• _DOCUMENT EXCERPT_:
Proposed physician fee schedule rule
In this 652-page proposed rule governing the 2014 Physician Fee Schedule, CMS proposes to pay separately for complex chronic care management services starting in 2015.
"Specifically, we proposed to pay for non-face-to-face complex chronic care management services for Medicare beneficiaries who have multiple, significant, chronic conditions (two or more)." Rather than paying based on face-to-face visits, CMS would use "G-codes" to pay for revision of care plans, communication with other treating professionals, and medication management over 90-day periods.
These code payments would require that beneficiaries have an annual wellness visit, that a single practitioner furnish these services, and that the beneficiary consent to this arrangement over a one-year period.
The agency proposes to modify telehealth rules so that certain regions classified as "health professional shortage areas or HPSAs are able to benefit.

• _RECORD EXCERPTS_:
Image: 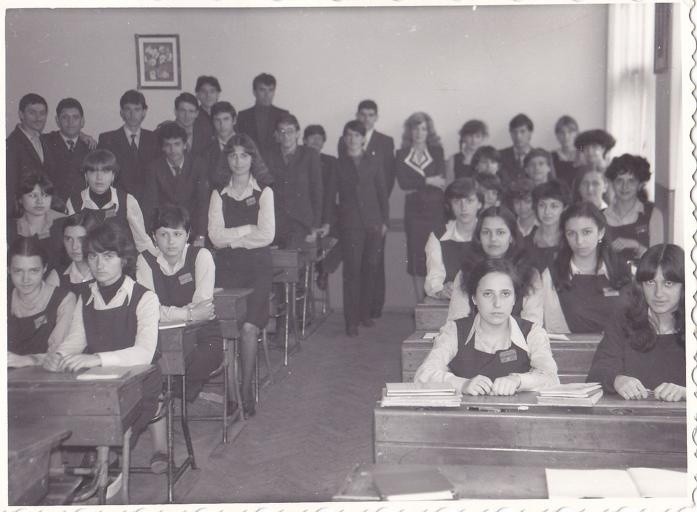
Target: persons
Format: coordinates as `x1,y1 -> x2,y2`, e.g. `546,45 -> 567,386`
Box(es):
410,257 -> 560,395
7,235 -> 77,370
7,72 -> 681,336
42,223 -> 161,497
206,135 -> 274,421
583,243 -> 684,401
132,203 -> 218,472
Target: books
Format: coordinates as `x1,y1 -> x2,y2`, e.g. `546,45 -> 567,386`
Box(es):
368,469 -> 460,502
545,465 -> 687,498
421,328 -> 570,343
537,382 -> 604,409
75,367 -> 132,382
377,381 -> 462,406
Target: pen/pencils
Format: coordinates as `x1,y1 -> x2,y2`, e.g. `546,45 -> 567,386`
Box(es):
467,406 -> 529,412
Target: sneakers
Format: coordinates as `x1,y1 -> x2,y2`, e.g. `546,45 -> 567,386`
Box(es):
151,452 -> 171,474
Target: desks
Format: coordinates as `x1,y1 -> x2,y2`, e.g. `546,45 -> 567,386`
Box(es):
173,286 -> 255,424
7,363 -> 164,504
9,426 -> 75,506
268,230 -> 341,369
158,315 -> 225,503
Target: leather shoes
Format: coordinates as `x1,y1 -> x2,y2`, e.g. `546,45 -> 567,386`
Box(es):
315,260 -> 328,290
225,399 -> 237,417
237,387 -> 255,420
346,308 -> 381,338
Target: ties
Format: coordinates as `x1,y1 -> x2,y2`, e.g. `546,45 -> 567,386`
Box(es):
173,166 -> 181,175
32,136 -> 42,154
131,134 -> 138,152
68,140 -> 74,152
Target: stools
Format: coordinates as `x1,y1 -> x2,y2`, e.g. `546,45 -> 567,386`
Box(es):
60,337 -> 244,503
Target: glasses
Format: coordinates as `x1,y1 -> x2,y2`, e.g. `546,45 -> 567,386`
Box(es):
279,129 -> 296,136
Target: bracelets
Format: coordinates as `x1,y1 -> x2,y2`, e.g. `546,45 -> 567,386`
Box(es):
187,307 -> 194,322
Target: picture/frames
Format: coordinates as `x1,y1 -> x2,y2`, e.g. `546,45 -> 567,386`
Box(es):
134,33 -> 182,91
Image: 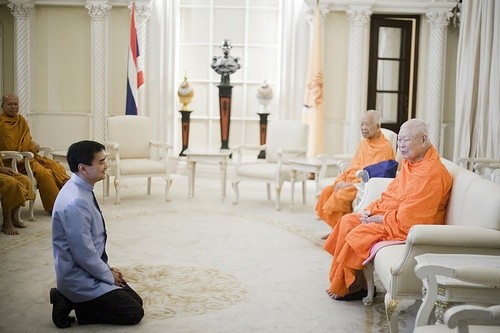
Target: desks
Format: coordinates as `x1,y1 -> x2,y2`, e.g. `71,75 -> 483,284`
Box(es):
182,147 -> 233,202
49,150 -> 111,205
287,155 -> 347,220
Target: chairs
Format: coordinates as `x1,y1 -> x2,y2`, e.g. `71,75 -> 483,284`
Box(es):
377,128 -> 397,154
0,115 -> 500,333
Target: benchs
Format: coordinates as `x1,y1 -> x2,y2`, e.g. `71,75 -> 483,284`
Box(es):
351,156 -> 500,333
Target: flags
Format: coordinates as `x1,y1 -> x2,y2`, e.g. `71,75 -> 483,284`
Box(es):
124,1 -> 145,115
303,8 -> 325,157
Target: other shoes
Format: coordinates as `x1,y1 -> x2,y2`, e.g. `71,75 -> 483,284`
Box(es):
49,287 -> 76,329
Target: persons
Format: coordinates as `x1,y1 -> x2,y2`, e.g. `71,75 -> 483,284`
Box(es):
50,139 -> 145,328
315,110 -> 395,241
0,167 -> 36,235
323,119 -> 452,301
0,95 -> 71,215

• _WORK TASK A_:
Reproduce the passage of the proposed physician fee schedule rule from "The agency proposes" to "able to benefit." word for word.
• _WORK TASK B_:
Continue the proposed physician fee schedule rule from the point where it ends.

• _RESPONSE A_:
The agency proposes to modify telehealth rules so that certain regions classified as "health professional shortage areas or HPSAs are able to benefit.

• _RESPONSE B_:
Significant changes are proposed to the GPCI, or geographic practice cost indices that pay physicians in some regions more than in others based on regional differences in costs, such as malpractice insurance policies.
The proposed rule includes provisions to adjust about 200 "misvalued" service codes "where Medicare pays more for services furnished in an office than in an outpatient hospital department or ambulatory surgical center."
The agency's proposal would establish service caps of two per beneficiary for physical therapy and speech language pathology, and another two per beneficiary for occupational therapy services, when a critical access hospital provides those services starting Jan. 1, 2014.
Comments are due until Sept. 6, 2013. The final rule is expected on or about Nov. 1.